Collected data
====

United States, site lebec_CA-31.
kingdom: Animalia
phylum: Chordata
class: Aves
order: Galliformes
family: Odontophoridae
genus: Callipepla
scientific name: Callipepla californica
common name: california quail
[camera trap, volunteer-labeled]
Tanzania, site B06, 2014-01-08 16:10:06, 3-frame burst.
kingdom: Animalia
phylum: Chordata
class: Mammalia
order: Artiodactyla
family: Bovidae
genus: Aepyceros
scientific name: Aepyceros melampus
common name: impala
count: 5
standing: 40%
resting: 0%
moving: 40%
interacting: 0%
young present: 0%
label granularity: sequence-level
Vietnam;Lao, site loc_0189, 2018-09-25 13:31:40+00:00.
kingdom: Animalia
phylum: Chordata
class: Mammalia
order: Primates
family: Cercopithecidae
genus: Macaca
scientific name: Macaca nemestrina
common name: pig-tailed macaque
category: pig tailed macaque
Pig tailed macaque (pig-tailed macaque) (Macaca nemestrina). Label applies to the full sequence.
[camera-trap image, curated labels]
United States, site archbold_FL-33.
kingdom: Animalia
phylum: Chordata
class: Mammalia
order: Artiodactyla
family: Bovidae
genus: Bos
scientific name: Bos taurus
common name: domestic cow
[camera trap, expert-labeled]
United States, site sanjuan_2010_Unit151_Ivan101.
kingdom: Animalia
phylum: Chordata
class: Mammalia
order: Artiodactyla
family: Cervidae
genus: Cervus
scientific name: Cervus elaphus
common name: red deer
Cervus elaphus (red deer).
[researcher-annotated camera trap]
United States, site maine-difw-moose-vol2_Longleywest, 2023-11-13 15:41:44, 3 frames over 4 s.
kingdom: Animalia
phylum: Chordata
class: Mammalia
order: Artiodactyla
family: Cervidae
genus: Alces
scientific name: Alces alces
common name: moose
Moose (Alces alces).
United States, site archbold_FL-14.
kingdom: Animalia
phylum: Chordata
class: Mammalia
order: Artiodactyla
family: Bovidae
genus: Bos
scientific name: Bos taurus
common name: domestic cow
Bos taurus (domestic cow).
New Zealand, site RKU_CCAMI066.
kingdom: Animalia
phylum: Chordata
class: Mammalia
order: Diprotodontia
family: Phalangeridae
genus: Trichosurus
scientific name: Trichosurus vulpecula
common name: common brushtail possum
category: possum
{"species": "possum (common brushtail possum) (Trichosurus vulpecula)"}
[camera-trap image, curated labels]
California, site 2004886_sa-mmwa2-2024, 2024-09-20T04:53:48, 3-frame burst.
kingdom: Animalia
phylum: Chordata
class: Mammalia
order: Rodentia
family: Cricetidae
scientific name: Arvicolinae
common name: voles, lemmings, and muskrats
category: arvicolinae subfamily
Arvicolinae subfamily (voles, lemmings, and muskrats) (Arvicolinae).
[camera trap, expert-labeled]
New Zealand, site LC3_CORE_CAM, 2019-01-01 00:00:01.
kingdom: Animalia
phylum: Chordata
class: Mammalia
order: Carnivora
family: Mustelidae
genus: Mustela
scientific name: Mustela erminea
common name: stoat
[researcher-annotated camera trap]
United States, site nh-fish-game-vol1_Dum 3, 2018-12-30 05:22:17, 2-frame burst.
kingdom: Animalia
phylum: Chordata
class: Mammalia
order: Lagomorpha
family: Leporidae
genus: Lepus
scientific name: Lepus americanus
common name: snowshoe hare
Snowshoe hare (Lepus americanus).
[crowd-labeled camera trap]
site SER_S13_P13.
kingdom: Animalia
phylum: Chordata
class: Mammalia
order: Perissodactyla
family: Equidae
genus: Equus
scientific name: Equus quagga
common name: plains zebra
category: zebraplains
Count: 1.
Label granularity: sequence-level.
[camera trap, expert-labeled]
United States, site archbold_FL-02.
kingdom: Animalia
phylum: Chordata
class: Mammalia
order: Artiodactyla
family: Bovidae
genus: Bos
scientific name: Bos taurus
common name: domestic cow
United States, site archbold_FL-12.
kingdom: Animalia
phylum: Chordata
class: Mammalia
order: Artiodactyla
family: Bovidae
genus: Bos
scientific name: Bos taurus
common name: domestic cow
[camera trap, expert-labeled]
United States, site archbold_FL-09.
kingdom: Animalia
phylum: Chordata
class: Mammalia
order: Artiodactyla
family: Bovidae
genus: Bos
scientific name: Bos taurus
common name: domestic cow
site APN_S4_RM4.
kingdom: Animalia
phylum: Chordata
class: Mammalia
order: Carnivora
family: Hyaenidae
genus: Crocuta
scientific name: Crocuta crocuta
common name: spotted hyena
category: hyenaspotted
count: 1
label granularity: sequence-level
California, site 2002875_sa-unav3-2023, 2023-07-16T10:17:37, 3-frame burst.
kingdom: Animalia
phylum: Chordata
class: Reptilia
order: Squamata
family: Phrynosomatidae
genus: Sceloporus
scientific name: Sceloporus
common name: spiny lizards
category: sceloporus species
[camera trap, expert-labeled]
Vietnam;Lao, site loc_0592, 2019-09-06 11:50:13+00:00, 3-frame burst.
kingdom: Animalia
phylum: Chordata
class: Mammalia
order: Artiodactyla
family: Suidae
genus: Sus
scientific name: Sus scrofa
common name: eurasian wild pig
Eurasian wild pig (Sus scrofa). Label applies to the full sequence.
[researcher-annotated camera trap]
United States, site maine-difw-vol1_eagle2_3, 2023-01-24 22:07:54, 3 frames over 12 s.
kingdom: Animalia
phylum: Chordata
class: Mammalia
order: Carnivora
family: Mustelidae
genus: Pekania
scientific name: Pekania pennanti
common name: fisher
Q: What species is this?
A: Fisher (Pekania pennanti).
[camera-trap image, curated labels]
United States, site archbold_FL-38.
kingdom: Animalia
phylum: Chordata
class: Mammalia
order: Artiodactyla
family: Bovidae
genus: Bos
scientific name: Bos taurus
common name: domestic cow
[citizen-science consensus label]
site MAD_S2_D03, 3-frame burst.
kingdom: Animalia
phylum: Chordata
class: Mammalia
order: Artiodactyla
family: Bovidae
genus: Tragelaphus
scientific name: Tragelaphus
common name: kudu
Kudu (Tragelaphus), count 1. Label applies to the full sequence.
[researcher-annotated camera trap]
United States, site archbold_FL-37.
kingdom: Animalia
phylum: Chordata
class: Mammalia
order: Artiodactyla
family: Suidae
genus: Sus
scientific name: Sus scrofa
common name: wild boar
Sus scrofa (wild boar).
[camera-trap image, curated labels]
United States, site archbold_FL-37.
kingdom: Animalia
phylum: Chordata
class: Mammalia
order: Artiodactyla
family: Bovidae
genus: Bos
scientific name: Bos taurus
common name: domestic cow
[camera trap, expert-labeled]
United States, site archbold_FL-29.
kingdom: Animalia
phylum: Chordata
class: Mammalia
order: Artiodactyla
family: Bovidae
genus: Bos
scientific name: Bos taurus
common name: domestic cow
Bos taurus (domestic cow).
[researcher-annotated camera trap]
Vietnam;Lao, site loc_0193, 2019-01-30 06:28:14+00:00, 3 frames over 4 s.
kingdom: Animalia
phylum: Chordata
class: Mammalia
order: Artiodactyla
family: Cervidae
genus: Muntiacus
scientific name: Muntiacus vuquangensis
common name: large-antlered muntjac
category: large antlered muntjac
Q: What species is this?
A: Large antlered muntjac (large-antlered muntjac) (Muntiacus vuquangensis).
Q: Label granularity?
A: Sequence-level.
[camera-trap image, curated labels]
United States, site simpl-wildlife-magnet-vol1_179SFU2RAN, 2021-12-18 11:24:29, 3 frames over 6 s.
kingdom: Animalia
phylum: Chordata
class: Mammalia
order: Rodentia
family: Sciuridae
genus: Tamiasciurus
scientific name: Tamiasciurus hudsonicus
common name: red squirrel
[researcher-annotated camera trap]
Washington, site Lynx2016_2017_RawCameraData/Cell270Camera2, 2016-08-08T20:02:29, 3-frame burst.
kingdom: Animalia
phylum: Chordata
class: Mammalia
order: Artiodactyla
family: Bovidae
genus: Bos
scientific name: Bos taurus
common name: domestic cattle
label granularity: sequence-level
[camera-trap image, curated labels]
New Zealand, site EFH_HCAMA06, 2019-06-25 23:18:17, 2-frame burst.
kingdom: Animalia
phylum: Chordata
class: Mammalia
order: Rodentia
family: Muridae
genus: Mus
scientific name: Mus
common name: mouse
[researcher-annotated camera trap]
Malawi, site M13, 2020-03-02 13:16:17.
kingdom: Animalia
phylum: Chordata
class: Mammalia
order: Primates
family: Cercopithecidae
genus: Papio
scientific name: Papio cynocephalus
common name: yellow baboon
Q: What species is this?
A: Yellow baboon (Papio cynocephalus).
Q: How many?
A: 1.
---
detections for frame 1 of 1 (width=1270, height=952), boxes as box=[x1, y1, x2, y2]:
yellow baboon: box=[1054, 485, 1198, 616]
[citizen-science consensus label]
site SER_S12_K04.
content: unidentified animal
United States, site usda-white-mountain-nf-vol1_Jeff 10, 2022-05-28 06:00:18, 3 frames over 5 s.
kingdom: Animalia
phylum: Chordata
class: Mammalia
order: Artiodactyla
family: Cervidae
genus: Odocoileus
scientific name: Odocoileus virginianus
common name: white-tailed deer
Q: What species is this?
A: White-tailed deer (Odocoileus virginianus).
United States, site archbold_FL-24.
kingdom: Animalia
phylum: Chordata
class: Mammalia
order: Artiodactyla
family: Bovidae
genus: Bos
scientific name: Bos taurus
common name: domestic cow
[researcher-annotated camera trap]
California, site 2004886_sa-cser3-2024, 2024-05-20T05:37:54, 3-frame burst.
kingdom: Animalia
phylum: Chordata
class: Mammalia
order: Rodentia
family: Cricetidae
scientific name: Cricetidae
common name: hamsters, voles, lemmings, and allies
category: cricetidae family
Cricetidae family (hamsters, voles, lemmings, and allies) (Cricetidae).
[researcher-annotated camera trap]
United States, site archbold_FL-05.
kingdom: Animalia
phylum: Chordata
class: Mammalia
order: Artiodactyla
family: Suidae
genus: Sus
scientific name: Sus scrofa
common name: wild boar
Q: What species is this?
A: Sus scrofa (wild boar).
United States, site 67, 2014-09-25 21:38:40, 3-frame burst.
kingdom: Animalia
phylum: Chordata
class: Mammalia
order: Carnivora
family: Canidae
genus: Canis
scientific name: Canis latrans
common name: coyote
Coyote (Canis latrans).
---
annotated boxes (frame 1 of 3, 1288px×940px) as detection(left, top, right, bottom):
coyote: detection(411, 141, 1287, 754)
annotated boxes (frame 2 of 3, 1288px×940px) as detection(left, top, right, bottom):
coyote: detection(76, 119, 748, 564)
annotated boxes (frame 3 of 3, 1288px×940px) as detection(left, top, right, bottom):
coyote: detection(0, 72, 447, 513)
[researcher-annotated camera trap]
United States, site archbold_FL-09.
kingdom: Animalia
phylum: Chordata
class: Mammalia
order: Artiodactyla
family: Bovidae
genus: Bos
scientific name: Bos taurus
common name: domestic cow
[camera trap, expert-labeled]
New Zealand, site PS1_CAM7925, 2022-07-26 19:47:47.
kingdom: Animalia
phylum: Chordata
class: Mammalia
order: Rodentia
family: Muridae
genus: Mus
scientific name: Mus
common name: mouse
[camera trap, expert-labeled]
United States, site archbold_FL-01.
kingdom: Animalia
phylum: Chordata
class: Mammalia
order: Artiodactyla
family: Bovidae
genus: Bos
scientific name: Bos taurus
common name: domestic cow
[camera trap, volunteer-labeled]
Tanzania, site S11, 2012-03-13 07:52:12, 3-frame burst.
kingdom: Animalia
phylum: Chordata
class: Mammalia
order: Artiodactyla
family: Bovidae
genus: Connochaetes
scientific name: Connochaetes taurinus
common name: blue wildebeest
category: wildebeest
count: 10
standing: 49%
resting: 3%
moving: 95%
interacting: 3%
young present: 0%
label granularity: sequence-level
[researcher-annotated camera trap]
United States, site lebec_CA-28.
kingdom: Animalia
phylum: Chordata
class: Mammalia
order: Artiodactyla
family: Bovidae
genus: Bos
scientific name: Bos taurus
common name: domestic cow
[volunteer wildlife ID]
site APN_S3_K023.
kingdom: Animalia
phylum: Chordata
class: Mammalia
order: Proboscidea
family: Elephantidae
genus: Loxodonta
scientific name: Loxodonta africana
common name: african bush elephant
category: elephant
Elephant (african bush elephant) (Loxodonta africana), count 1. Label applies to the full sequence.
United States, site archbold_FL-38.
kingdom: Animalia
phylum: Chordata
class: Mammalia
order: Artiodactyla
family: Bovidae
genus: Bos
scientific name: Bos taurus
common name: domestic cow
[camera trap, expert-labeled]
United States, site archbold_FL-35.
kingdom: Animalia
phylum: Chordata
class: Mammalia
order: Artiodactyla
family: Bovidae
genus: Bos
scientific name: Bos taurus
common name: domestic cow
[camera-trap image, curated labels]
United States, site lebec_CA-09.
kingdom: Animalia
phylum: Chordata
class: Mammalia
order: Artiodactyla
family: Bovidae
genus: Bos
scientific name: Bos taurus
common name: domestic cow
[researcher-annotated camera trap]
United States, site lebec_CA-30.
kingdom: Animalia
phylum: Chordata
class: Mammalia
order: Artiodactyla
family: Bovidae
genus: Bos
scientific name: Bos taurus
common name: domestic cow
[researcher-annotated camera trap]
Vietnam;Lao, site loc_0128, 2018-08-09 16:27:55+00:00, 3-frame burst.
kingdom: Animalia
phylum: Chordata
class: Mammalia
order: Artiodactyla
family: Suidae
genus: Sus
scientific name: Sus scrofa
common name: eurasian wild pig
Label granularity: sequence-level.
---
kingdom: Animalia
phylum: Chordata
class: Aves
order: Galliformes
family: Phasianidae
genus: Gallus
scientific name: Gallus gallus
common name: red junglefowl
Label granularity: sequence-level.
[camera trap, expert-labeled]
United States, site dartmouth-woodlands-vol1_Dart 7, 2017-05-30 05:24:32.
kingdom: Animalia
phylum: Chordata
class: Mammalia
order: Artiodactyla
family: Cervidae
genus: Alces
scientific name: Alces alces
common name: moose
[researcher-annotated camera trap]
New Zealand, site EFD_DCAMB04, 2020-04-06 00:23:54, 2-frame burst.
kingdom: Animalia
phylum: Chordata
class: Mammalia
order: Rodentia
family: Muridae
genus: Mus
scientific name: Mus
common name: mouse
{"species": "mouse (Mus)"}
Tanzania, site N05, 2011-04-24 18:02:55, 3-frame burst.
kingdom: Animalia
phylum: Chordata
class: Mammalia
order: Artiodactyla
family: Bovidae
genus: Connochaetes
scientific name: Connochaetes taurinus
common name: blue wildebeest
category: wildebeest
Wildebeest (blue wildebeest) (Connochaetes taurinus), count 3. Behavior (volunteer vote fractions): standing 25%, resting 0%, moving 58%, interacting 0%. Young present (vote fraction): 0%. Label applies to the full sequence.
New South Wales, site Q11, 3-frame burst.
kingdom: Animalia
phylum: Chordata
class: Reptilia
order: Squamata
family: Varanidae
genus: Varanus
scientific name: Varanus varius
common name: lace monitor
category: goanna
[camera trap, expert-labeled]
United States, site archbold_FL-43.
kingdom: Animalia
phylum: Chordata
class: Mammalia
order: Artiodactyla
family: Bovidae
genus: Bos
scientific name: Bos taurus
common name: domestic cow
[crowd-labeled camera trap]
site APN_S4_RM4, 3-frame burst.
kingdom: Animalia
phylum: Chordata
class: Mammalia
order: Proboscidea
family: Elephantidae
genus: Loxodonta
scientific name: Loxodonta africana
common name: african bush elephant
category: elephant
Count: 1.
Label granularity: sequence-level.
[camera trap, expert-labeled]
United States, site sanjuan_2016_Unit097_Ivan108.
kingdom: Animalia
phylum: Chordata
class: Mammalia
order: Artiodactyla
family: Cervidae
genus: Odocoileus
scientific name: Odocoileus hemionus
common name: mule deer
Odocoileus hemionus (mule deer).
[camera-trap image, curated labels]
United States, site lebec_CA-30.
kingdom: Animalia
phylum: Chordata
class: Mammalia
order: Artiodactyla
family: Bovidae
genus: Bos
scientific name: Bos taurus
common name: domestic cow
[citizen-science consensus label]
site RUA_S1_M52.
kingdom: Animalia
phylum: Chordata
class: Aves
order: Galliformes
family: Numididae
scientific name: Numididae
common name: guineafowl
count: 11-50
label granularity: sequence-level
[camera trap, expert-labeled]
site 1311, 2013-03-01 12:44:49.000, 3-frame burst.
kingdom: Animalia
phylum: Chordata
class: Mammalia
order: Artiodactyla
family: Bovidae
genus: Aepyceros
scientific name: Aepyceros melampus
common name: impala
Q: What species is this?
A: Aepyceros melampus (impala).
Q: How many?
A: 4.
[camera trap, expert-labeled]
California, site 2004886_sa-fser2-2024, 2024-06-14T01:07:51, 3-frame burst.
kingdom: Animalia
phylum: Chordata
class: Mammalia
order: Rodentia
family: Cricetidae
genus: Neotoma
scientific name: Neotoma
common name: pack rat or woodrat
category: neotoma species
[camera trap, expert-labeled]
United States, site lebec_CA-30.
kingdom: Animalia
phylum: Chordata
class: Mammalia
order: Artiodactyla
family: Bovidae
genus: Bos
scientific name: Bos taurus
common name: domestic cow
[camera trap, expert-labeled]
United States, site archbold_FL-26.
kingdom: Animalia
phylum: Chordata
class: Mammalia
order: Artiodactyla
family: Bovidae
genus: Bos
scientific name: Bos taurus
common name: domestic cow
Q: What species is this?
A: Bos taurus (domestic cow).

====

_ACTION ITEM_: Please transcribe the data exactly from its first line. End with the line that contains "common name: pig-tailed macaque".

_RESULT OF THIS EXERCISE_:
United States, site lebec_CA-31.
kingdom: Animalia
phylum: Chordata
class: Aves
order: Galliformes
family: Odontophoridae
genus: Callipepla
scientific name: Callipepla californica
common name: california quail
[camera trap, volunteer-labeled]
Tanzania, site B06, 2014-01-08 16:10:06, 3-frame burst.
kingdom: Animalia
phylum: Chordata
class: Mammalia
order: Artiodactyla
family: Bovidae
genus: Aepyceros
scientific name: Aepyceros melampus
common name: impala
count: 5
standing: 40%
resting: 0%
moving: 40%
interacting: 0%
young present: 0%
label granularity: sequence-level
Vietnam;Lao, site loc_0189, 2018-09-25 13:31:40+00:00.
kingdom: Animalia
phylum: Chordata
class: Mammalia
order: Primates
family: Cercopithecidae
genus: Macaca
scientific name: Macaca nemestrina
common name: pig-tailed macaque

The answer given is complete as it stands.